Automating Machine Learning with DevOps for MATLAB and Simulink
By Peter Webb and Gokhan Atinc, MathWorks
As more organizations rely on machine learning applications for core business functions, many are taking a closer look at the full lifecycle of those applications. The initial focus on development and deployment of machine learning models has expanded to encompass continuous monitoring and updates. Changes in the input data may decrease a model’s predictive or classification accuracy. Prompt retraining and model evaluation produces better models and more accurate decisions.
In machine learning operations, or ML Ops, the plan, design, build, and test activities of development are linked with the deploy, operate, and monitor activities of operations in a continuous feedback loop (Figure 1). Many data science teams have started to automate parts of the ML Ops cycle, such as deployment and operations.

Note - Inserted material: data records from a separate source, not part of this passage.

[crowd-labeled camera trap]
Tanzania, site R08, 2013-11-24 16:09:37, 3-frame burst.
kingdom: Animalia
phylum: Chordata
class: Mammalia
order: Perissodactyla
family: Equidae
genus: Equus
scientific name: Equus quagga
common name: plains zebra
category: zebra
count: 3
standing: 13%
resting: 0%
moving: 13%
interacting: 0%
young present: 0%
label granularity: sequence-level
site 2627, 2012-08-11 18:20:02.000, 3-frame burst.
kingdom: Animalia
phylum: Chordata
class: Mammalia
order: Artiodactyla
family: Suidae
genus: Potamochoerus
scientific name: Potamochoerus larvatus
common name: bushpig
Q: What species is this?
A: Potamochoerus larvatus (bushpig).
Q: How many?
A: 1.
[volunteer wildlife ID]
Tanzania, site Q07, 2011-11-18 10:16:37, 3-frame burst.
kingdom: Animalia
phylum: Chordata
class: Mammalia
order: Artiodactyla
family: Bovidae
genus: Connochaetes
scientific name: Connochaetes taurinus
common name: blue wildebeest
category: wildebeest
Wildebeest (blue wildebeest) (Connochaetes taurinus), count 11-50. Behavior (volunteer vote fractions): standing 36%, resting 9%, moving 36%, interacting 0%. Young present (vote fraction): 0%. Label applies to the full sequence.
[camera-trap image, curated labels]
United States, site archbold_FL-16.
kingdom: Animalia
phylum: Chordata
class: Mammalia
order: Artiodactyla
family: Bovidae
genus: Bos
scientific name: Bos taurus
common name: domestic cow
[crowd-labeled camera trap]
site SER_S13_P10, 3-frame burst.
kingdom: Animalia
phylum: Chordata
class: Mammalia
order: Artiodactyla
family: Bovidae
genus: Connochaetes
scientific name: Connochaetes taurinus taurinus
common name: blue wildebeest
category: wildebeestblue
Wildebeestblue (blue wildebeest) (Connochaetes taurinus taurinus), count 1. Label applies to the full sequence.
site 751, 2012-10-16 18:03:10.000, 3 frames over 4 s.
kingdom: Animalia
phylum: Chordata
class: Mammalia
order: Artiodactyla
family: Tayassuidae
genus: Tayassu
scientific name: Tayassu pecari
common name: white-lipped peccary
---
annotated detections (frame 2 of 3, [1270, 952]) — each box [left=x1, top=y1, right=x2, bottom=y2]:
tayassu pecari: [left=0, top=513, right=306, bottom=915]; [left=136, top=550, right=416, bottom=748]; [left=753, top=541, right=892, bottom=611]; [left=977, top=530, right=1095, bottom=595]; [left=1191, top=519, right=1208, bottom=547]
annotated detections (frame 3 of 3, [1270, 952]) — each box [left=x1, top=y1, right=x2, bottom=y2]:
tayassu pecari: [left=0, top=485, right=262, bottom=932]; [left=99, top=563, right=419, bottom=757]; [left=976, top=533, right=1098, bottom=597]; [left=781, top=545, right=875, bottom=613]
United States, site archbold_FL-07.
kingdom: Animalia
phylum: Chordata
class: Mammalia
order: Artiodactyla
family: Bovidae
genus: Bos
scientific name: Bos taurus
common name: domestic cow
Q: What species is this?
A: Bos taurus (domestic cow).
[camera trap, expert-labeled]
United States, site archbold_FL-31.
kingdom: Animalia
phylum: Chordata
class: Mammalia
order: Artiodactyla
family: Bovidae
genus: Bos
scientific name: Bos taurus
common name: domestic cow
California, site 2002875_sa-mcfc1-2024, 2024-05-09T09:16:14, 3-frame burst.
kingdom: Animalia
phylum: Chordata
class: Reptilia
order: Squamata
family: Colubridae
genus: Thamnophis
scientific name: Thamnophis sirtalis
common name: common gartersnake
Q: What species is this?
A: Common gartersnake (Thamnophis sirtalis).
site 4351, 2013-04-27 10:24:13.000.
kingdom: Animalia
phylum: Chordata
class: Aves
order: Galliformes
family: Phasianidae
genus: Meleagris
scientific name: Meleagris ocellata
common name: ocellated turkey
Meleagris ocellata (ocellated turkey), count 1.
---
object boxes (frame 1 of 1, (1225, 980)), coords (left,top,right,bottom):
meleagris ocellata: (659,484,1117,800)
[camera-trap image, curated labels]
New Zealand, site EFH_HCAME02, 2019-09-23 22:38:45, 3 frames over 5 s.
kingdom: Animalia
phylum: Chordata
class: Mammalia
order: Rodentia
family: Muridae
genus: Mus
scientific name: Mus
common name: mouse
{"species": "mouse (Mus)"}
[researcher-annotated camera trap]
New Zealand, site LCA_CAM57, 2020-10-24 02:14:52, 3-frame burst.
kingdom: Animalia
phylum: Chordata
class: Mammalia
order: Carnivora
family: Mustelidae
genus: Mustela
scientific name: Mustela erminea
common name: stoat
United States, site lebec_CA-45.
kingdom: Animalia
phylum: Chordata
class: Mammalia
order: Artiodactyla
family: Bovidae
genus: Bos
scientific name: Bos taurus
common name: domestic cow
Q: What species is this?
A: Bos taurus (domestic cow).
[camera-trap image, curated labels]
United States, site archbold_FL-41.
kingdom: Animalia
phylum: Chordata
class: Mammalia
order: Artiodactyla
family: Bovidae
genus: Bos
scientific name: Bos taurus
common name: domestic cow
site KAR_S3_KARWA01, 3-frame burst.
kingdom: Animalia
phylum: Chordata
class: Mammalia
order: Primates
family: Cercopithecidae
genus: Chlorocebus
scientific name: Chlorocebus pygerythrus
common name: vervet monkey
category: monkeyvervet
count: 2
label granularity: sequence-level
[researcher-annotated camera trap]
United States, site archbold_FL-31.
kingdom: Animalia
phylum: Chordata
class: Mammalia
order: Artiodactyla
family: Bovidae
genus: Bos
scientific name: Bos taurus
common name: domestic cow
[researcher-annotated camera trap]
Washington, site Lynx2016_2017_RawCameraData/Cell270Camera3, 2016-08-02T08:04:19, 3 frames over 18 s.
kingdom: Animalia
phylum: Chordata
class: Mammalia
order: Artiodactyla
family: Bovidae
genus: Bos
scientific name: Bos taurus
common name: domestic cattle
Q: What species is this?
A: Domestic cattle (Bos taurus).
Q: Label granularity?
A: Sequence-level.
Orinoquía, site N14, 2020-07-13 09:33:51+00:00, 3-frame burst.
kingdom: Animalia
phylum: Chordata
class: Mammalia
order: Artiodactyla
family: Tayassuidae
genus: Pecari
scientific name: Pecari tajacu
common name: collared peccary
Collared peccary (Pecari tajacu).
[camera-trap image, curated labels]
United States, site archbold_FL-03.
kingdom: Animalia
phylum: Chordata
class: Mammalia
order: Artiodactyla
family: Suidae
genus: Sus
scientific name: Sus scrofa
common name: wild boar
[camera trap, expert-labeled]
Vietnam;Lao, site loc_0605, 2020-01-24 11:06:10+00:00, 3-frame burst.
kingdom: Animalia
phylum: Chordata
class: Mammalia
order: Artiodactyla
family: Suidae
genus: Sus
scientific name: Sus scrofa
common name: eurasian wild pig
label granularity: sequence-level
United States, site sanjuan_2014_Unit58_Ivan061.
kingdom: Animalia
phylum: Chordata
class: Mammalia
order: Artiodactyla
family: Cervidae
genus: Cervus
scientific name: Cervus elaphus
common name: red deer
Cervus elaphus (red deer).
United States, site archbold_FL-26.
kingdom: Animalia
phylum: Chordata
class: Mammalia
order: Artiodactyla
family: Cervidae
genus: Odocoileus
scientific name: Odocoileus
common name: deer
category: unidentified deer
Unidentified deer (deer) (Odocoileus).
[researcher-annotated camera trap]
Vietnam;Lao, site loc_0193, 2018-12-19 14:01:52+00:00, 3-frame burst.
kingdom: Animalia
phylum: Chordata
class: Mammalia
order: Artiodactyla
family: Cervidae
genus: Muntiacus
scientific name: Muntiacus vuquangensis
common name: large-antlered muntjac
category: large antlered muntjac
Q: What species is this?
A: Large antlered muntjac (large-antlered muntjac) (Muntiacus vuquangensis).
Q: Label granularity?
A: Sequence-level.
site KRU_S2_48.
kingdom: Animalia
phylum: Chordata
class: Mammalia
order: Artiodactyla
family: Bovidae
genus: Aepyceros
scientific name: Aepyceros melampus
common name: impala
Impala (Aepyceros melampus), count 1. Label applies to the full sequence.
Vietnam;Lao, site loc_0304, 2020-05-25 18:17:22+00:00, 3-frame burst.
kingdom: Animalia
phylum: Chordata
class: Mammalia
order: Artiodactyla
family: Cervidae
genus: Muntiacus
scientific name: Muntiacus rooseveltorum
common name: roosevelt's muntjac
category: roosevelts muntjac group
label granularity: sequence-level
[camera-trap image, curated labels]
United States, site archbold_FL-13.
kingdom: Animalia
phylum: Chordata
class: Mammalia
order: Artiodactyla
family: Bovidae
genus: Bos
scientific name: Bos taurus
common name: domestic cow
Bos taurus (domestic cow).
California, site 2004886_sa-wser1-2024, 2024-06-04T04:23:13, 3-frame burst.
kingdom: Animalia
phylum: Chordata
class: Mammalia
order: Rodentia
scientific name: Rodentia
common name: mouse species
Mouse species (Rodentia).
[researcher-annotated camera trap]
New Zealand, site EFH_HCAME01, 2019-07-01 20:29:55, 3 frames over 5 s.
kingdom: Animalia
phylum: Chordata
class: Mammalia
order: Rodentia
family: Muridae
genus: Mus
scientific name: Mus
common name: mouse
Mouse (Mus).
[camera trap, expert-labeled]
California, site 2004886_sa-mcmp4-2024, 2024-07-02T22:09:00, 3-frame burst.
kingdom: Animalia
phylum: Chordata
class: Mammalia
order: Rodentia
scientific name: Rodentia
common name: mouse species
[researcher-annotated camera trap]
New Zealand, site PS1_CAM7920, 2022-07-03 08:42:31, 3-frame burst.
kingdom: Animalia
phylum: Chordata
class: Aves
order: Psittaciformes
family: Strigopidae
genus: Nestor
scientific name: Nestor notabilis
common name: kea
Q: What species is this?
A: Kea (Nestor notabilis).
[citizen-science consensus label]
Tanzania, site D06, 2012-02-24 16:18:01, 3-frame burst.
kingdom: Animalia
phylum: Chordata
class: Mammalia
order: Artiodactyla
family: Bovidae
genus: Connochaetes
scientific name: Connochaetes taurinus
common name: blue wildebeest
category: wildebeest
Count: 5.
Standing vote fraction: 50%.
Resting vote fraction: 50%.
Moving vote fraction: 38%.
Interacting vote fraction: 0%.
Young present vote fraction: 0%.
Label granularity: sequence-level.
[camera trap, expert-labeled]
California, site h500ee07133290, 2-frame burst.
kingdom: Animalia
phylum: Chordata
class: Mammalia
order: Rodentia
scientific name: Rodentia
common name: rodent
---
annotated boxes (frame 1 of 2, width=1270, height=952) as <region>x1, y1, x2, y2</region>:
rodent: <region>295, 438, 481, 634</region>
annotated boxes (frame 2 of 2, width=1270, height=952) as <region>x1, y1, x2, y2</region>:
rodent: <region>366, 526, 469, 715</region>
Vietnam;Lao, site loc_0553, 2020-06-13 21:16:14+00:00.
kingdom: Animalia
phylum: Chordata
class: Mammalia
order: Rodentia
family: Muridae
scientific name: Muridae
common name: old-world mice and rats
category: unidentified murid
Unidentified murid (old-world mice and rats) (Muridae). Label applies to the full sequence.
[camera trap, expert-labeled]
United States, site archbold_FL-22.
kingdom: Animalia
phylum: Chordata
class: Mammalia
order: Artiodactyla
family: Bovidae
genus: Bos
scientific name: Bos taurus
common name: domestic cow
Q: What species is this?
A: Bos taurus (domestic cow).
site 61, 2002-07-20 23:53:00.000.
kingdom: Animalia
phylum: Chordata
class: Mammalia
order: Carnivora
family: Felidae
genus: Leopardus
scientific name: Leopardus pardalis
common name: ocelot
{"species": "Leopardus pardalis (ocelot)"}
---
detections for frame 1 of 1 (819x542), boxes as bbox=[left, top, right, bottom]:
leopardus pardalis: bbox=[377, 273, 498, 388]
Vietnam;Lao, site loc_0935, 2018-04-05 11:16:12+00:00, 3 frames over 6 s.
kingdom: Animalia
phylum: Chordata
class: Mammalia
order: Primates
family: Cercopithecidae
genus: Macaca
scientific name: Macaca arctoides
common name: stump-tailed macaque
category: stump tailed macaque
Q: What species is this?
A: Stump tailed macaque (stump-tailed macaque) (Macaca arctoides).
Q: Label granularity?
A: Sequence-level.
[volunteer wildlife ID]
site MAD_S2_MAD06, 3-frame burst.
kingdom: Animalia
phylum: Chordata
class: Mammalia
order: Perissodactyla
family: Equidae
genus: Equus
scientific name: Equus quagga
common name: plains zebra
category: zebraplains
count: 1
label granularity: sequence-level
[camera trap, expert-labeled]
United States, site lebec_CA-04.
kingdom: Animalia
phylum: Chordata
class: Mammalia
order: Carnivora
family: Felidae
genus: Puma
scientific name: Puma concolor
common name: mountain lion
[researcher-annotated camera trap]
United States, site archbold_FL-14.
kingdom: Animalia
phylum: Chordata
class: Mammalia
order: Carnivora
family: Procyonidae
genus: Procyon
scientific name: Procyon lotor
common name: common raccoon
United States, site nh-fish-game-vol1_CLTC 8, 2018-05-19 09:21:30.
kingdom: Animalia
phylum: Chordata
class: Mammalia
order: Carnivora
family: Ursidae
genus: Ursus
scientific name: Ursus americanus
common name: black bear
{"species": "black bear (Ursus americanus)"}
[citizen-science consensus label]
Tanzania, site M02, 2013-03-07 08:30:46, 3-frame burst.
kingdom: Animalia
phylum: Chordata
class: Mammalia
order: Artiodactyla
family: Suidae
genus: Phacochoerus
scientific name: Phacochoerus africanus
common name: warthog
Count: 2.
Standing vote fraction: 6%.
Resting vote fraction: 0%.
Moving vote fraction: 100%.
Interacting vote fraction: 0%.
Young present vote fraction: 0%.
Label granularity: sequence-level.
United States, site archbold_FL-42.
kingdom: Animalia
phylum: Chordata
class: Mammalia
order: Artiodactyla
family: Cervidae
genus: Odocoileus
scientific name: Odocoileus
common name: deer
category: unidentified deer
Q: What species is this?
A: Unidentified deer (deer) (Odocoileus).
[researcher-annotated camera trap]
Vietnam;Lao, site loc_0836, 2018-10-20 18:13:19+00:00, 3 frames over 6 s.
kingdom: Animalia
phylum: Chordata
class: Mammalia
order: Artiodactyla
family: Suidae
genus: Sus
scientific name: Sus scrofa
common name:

Fully automating the cycle, however, requires additional steps: monitoring and evaluating model performance, incorporating the results of that evaluation into a better performing model, and redeploying the new model. Implementing this automation offers significant benefits, enabling data scientists to spend more time designing useful ML solutions and less time on IT administration and tedious, error-prone manual tasks.
To illustrate how Model-Based Design with MATLAB® and Simulink® can be used to automate ML Ops processes, we implemented a predictive maintenance application for a fictional metropolitan transit system. The organization needed a way to plan for the maintenance or replacement of batteries in its fleet of electric buses before the batteries were at risk of failing while on the road.
The application includes a machine learning model that uses battery state of charge (SOC), current, and other measurements to predict the battery’s state of health (SOH). Other components include an application server that runs the machine learning model at scale, a drift detection component that compares observed data with training data to determine when retraining is required, and a high-fidelity physical model of the battery that enables automated labeling of observed data.
For many organizations, this final component—the high-fidelity physical model—is the missing piece that enables full automation. Without it, a human is needed to review observed data and apply labels; with it, this fundamental step and the full ML Ops cycle can be automated.
Building Models for Battery Data Generation and Automated Labeling
Before we could begin training a machine learning model to predict a battery’s state of health, we needed data. In some cases, an organization may have lots of data collected from real-world systems in operation. In others, including for our fictional transit system, data must be generated via simulation.
To generate training data for the transit network’s battery system, we created two physics-based models with Simulink and Simscape™. The first model, incorporating dynamics from the electrical and thermal domains, generates realistic raw sensor measurements, including current, voltage, temperature and SOC (Figure 2). The second computes SOH from the battery’s estimated capacity and the internal resistance, which are derived from the measurements produced by the first model. It is this second model that allows us to automatically label observed data and drastically reduce the need for human interference of the retraining loop.
By applying independent aging profiles to individual batteries and varying the input ambient temperature to the first model, we created a historic data set for a large fleet of vehicles, suitable for training our predictive maintenance machine learning model.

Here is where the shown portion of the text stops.